Task inputs

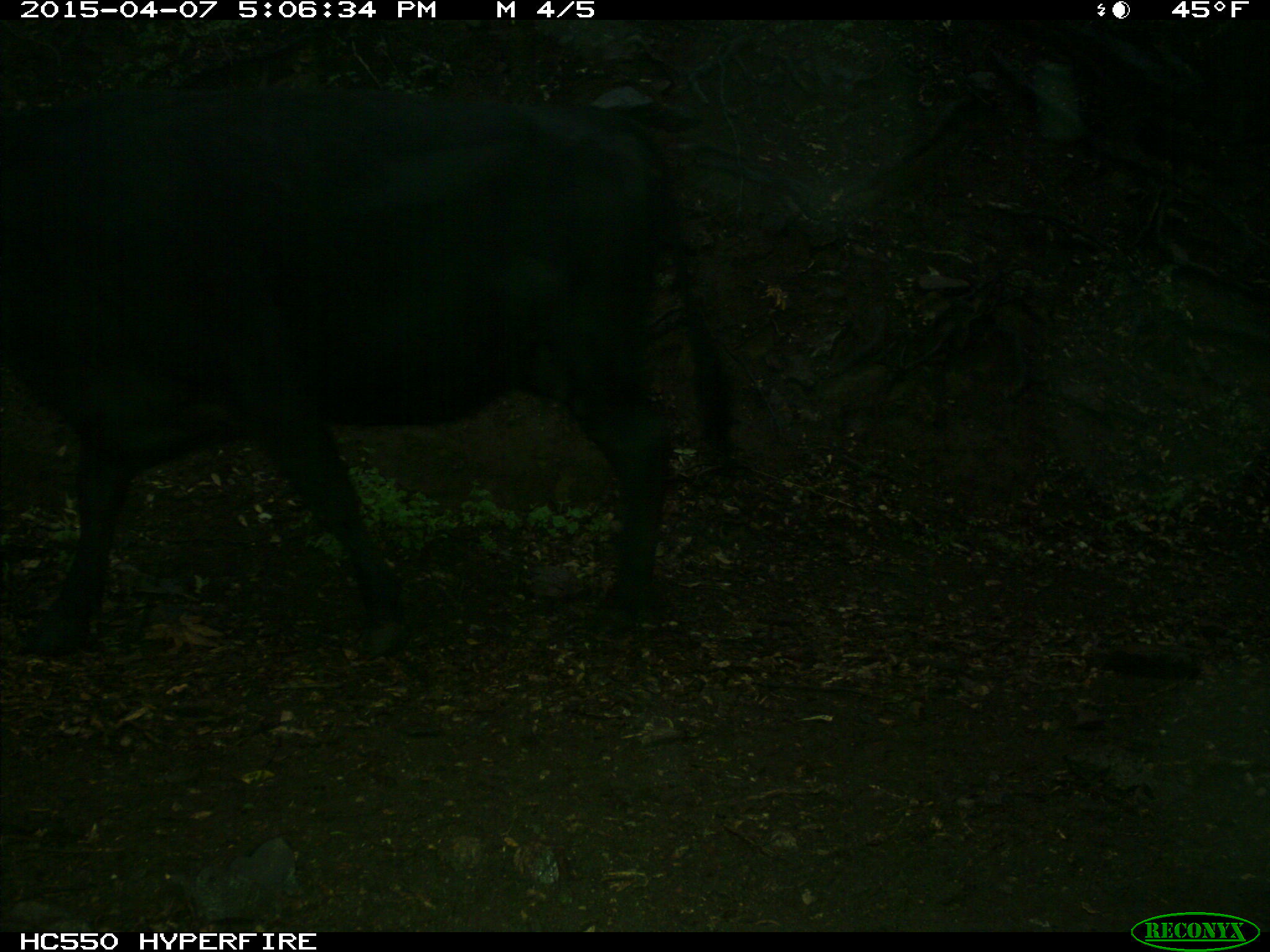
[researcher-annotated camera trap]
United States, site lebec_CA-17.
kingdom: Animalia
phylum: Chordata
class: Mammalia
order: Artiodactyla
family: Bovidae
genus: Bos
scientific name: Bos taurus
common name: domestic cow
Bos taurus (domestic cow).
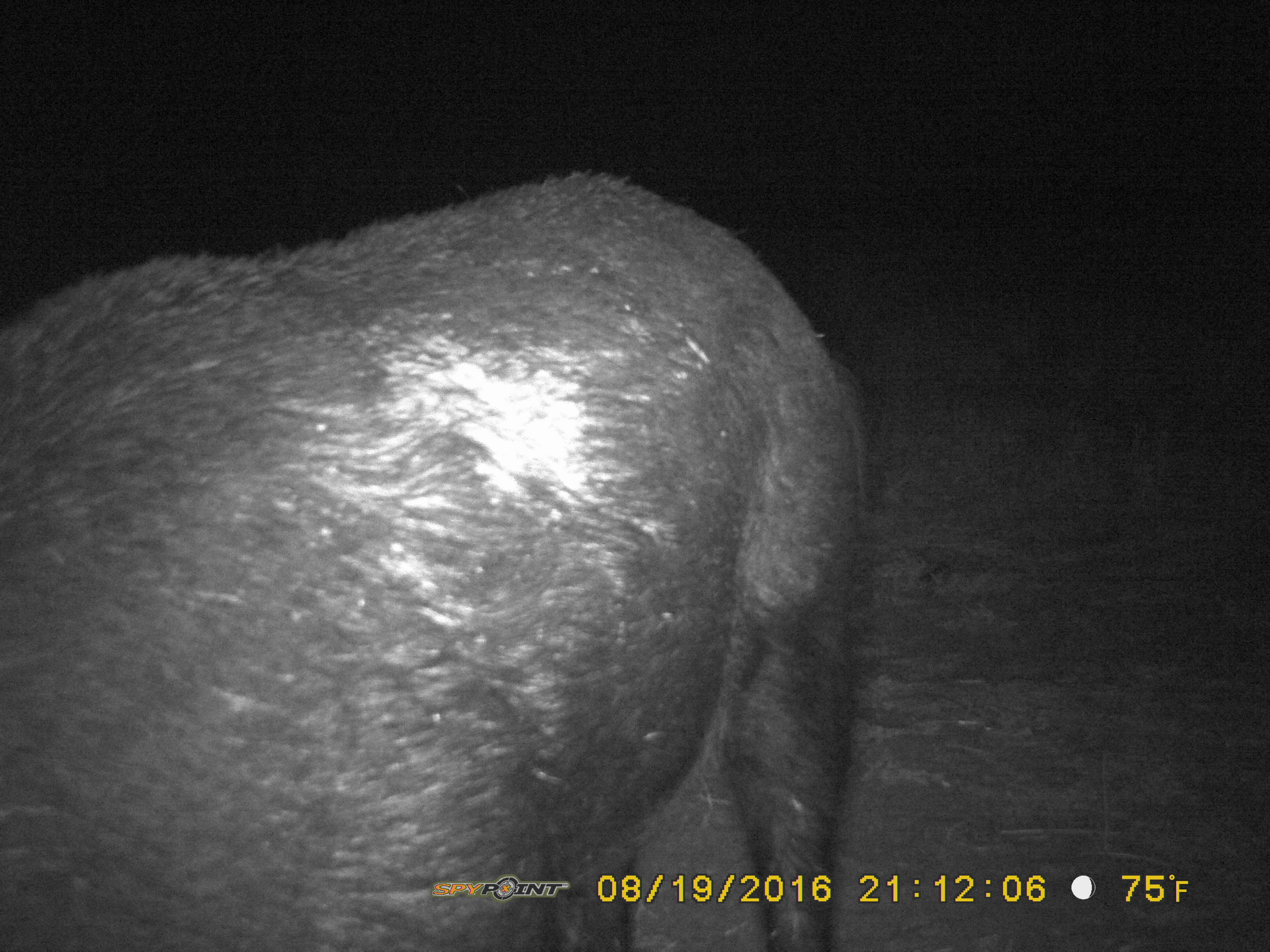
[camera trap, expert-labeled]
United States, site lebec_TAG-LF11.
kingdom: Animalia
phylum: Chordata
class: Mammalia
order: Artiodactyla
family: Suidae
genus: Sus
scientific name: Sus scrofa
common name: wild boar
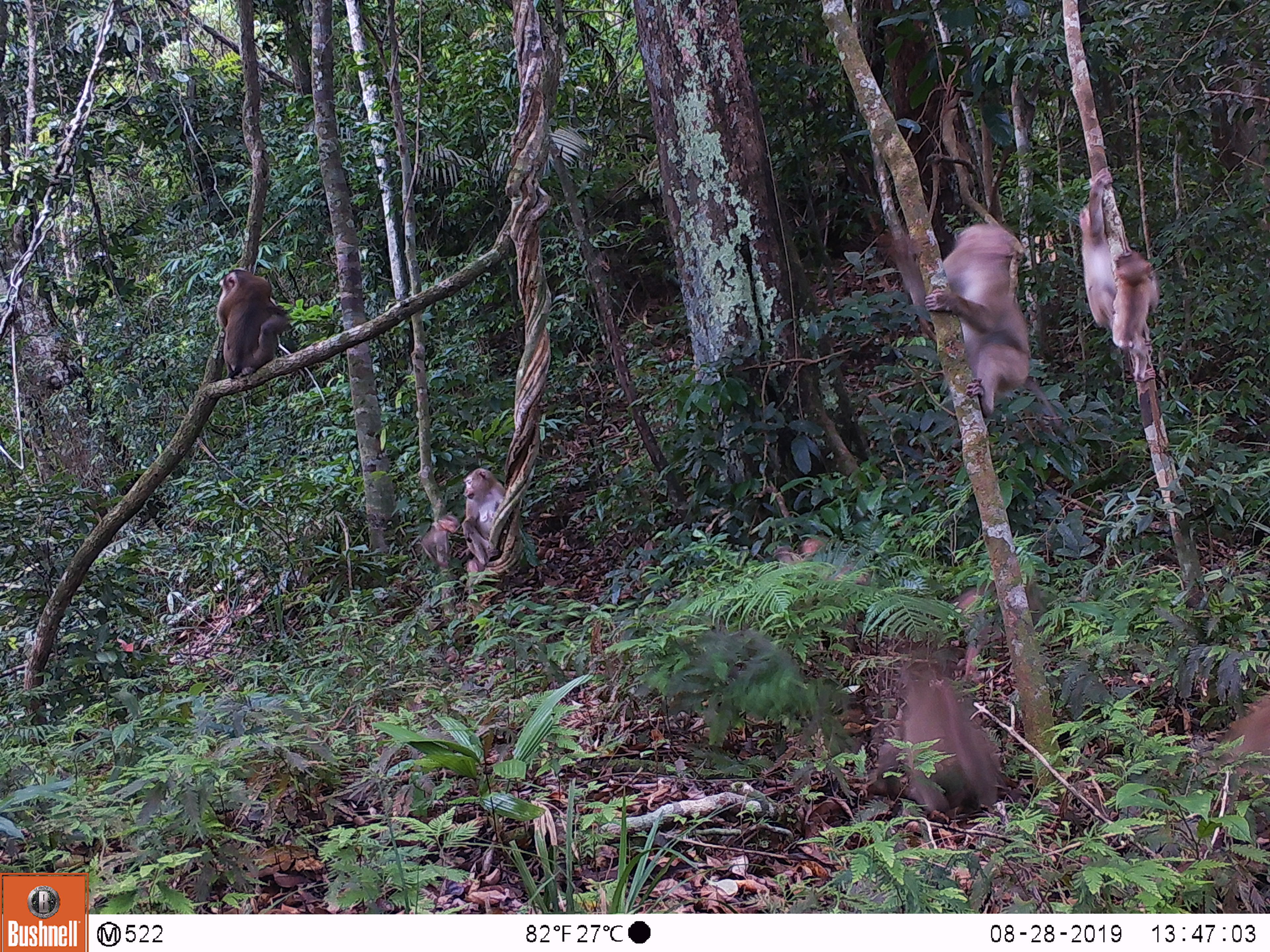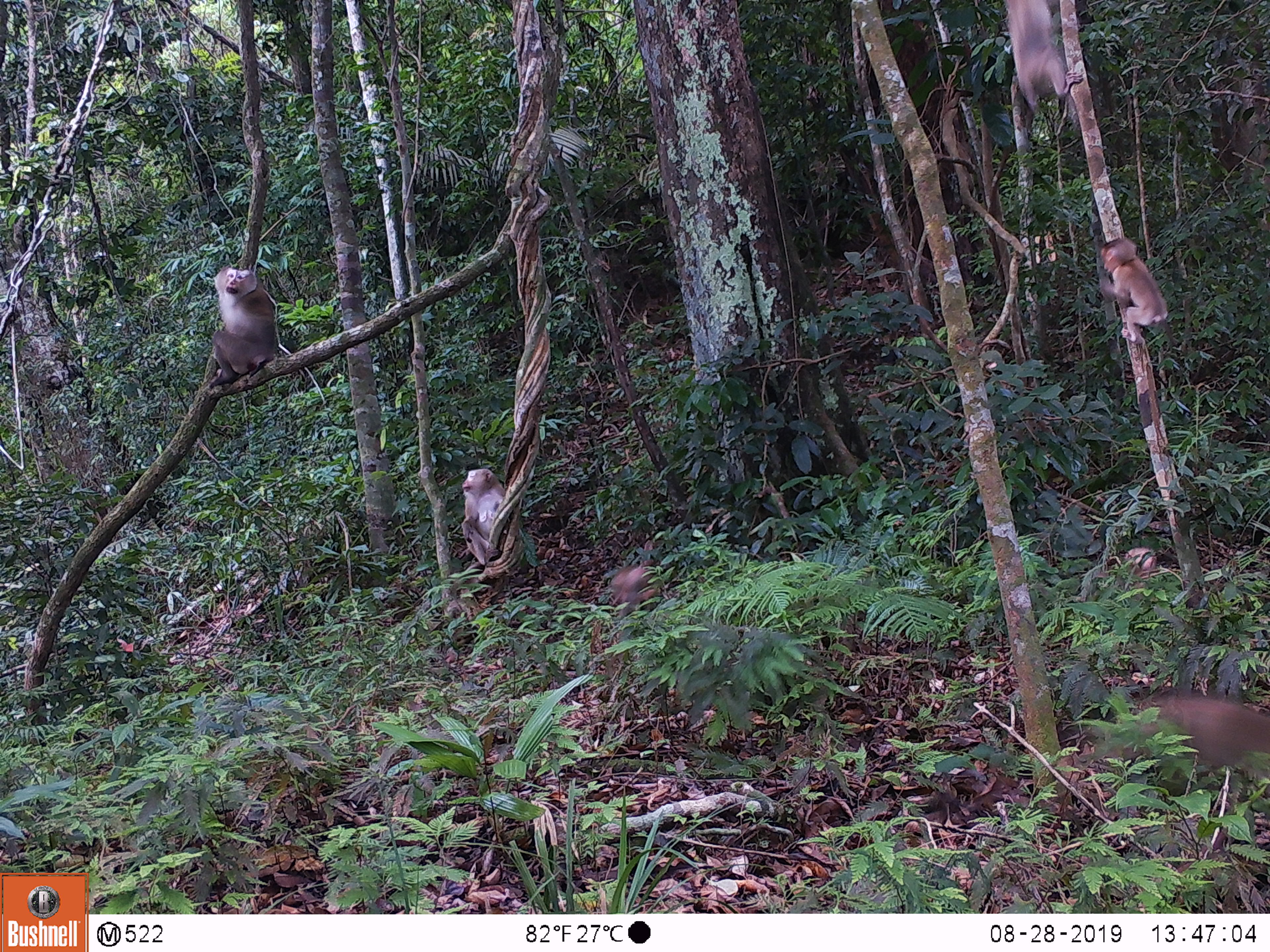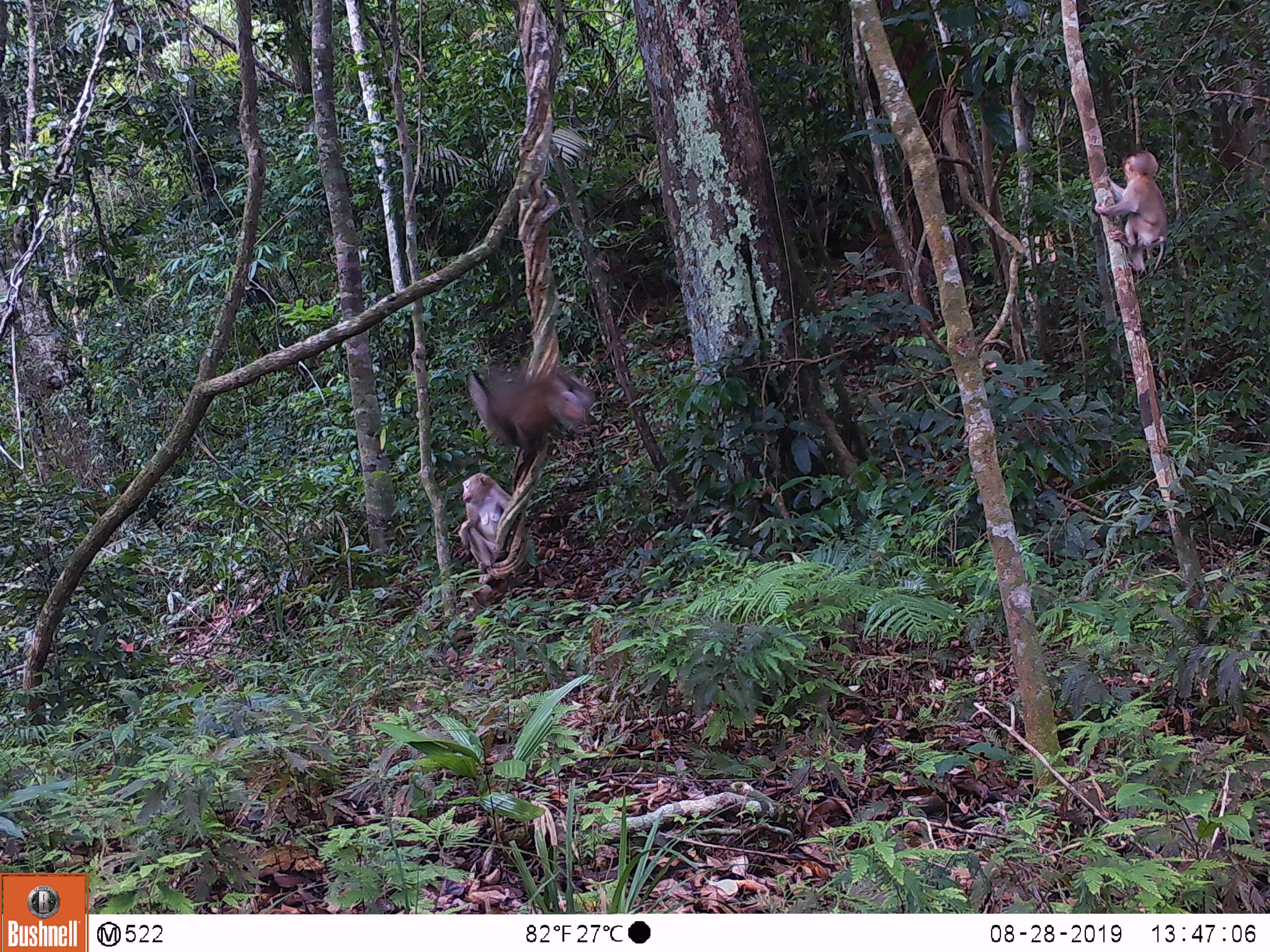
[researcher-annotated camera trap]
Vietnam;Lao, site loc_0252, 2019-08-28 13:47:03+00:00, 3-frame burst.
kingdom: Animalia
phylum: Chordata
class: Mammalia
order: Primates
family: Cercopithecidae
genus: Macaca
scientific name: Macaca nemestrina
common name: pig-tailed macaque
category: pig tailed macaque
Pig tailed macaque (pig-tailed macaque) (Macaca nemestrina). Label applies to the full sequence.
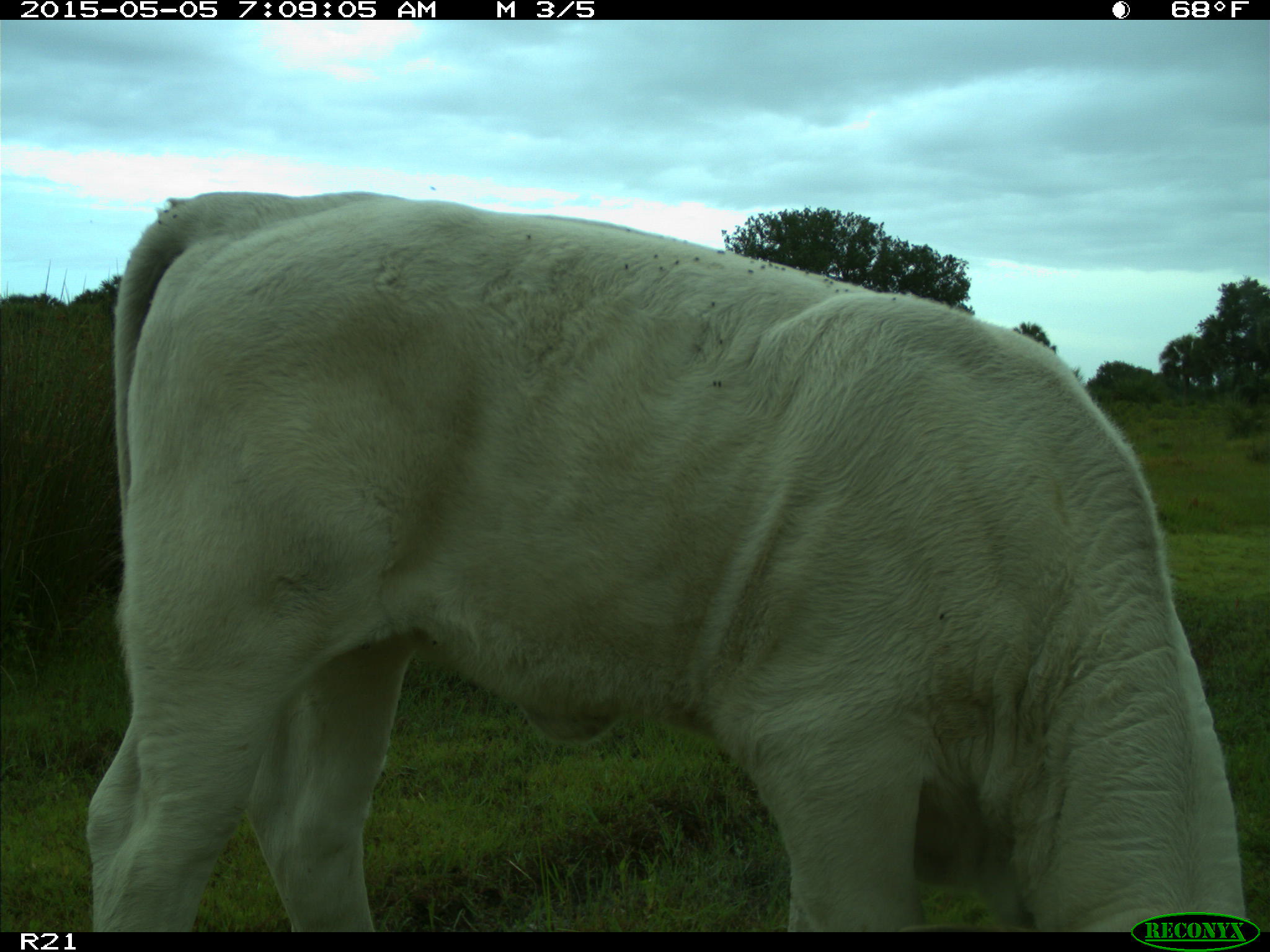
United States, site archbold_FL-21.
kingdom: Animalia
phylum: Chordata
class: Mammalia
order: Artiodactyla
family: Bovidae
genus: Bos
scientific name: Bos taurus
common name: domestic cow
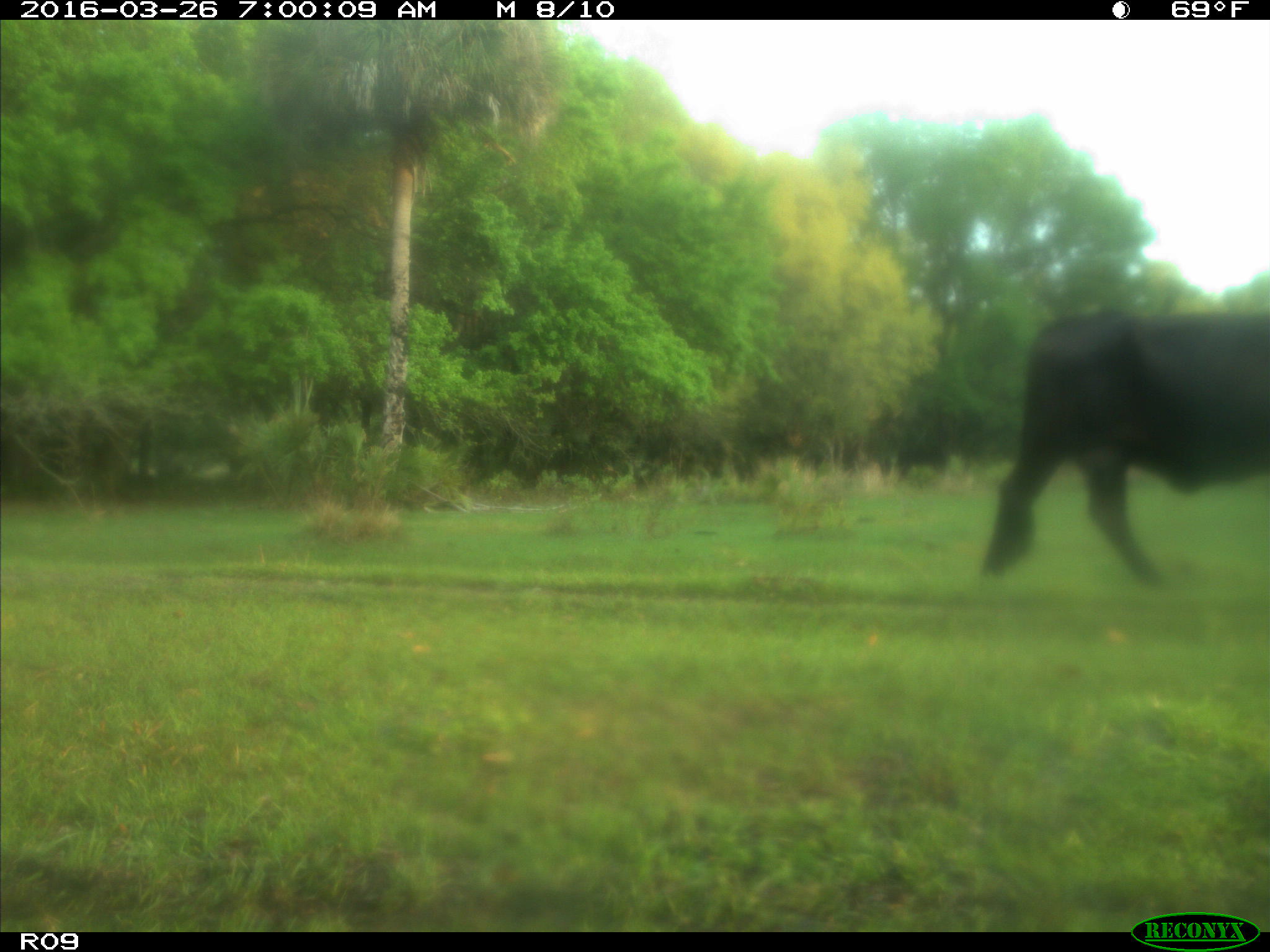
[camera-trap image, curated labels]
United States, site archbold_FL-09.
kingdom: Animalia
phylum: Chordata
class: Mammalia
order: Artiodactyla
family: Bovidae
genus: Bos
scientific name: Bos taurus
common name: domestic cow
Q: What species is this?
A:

Exercise objective
An exact copy of the whole listing is required, minus the pictures.

Solution for this problem
[researcher-annotated camera trap]
United States, site lebec_CA-17.
kingdom: Animalia
phylum: Chordata
class: Mammalia
order: Artiodactyla
family: Bovidae
genus: Bos
scientific name: Bos taurus
common name: domestic cow
Bos taurus (domestic cow).
[camera trap, expert-labeled]
United States, site lebec_TAG-LF11.
kingdom: Animalia
phylum: Chordata
class: Mammalia
order: Artiodactyla
family: Suidae
genus: Sus
scientific name: Sus scrofa
common name: wild boar
[researcher-annotated camera trap]
Vietnam;Lao, site loc_0252, 2019-08-28 13:47:03+00:00, 3-frame burst.
kingdom: Animalia
phylum: Chordata
class: Mammalia
order: Primates
family: Cercopithecidae
genus: Macaca
scientific name: Macaca nemestrina
common name: pig-tailed macaque
category: pig tailed macaque
Pig tailed macaque (pig-tailed macaque) (Macaca nemestrina). Label applies to the full sequence.
United States, site archbold_FL-21.
kingdom: Animalia
phylum: Chordata
class: Mammalia
order: Artiodactyla
family: Bovidae
genus: Bos
scientific name: Bos taurus
common name: domestic cow
[camera-trap image, curated labels]
United States, site archbold_FL-09.
kingdom: Animalia
phylum: Chordata
class: Mammalia
order: Artiodactyla
family: Bovidae
genus: Bos
scientific name: Bos taurus
common name: domestic cow
Q: What species is this?
A:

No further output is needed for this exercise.